Top Related Projects
Mirror of Apache griffin
Deequ is a library built on top of Apache Spark for defining "unit tests for data", which measure data quality in large datasets.
A light-weight, flexible, and expressive statistical data testing library
Data validation using Python type hints
Quick Overview
Great Expectations is an open-source Python library for data validation, documentation, and profiling. It helps data teams maintain data quality by allowing them to express what they expect from their data in a clear, human-readable format and then automatically validate those expectations.
Pros
- Flexible and extensible, supporting various data sources and expectation types
- Provides clear, human-readable documentation of data expectations
- Integrates well with existing data pipelines and workflows
- Offers data profiling capabilities to help discover and define expectations
Cons
- Steep learning curve for beginners
- Can be resource-intensive for large datasets
- Limited support for real-time data validation scenarios
- Some users report occasional inconsistencies in documentation
Code Examples
- Creating a simple expectation:
import great_expectations as ge
df = ge.read_csv("your_data.csv")
df.expect_column_values_to_be_between("age", min_value=0, max_value=120)
- Validating a dataset against expectations:
expectation_suite = ge.core.ExpectationSuite(expectation_suite_name="my_suite")
expectation_suite.add_expectation(
ge.core.ExpectationConfiguration(
expectation_type="expect_column_values_to_be_between",
kwargs={
"column": "age",
"min_value": 0,
"max_value": 120
}
)
)
validation_result = df.validate(expectation_suite=expectation_suite)
print(validation_result.success)
- Generating a data documentation site:
context = ge.data_context.DataContext()
suite = context.create_expectation_suite("my_suite")
batch = context.get_batch({"path": "your_data.csv"}, "my_datasource")
results = context.run_validation_operator("action_list_operator", assets_to_validate=[batch])
context.build_data_docs()
Getting Started
To get started with Great Expectations:
- Install the library:
pip install great_expectations
- Initialize a new Great Expectations project:
great_expectations init
- Connect to your data source and create expectations:
import great_expectations as ge
context = ge.get_context()
suite = context.create_expectation_suite("my_first_suite")
validator = context.get_validator(
batch_request=context.sources.pandas_default.read_csv("your_data.csv"),
expectation_suite=suite
)
validator.expect_column_values_to_be_between("age", min_value=0, max_value=120)

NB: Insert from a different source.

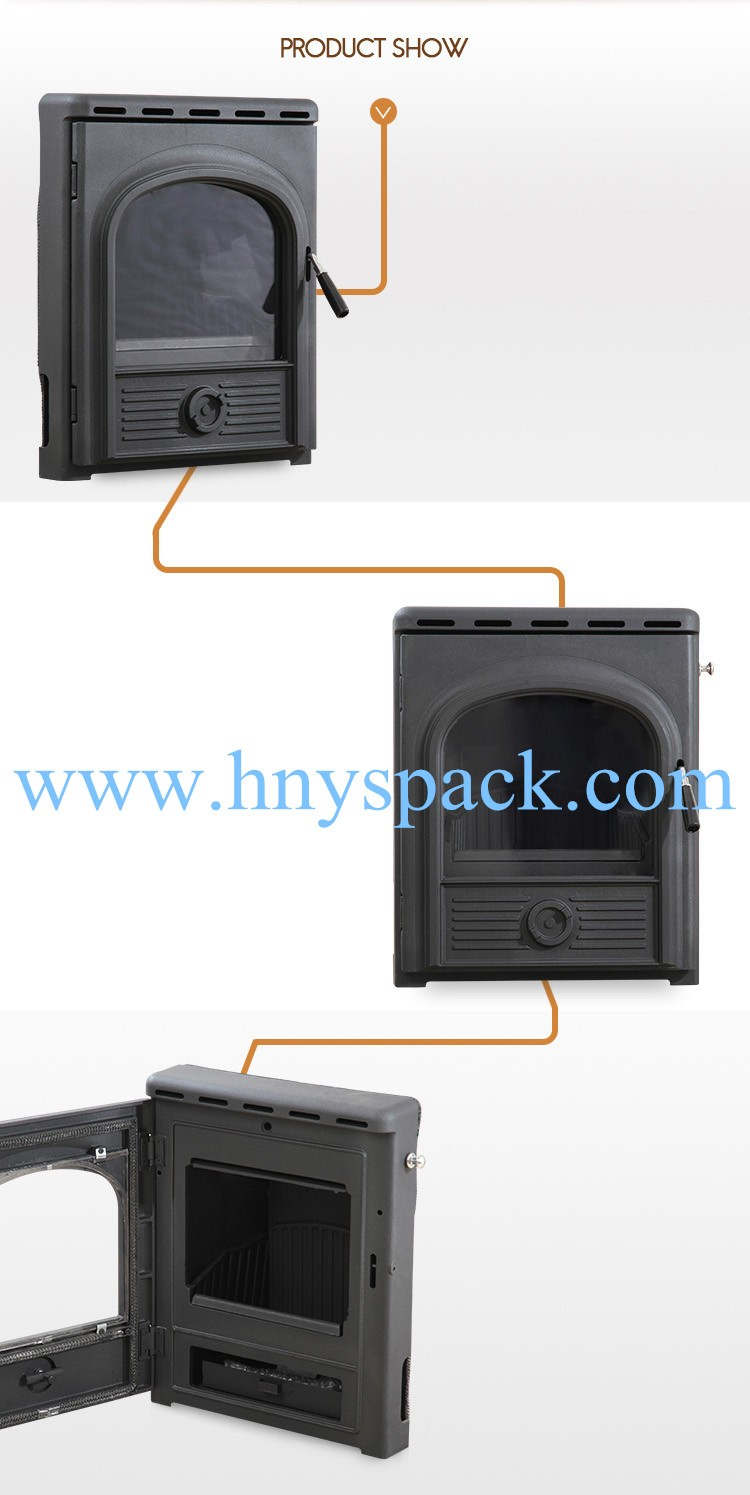Customized cheap price metal indoor electrical fireplace for sale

validator.save_expectation_suite()
- Validate your data and generate documentation:
checkpoint = context.create_checkpoint("my_checkpoint")
checkpoint_result = checkpoint.run()
context.build_data_docs()
Competitor Comparisons
Mirror of Apache griffin
Pros of Griffin
- Designed for big data environments, integrating well with Apache Hadoop and Spark ecosystems
- Supports both batch and streaming data quality checks
- Provides a web UI for easier management and visualization of data quality metrics
Cons of Griffin
- Less active community and development compared to Great Expectations
- More complex setup and configuration, especially for non-big data environments
- Limited documentation and examples compared to Great Expectations
Code Comparison
Griffin (Scala):
val dqDef = DQConfig(
"sample_dq",
ProcessType.BatchProcessing,
dataSources,
evaluateRule,
sinks
)
Great Expectations (Python):
expectation_suite = context.create_expectation_suite("my_suite")
validator = context.get_validator(
batch_request=batch_request,
expectation_suite=expectation_suite
)
validator.expect_column_values_to_be_between("column_name", min_value=0, max_value=100)
Griffin focuses on defining data quality configurations using Scala, while Great Expectations uses a more intuitive Python API for defining expectations. Great Expectations provides a more user-friendly approach to defining data quality checks, whereas Griffin's approach is more suited for big data environments and integration with Apache ecosystem tools.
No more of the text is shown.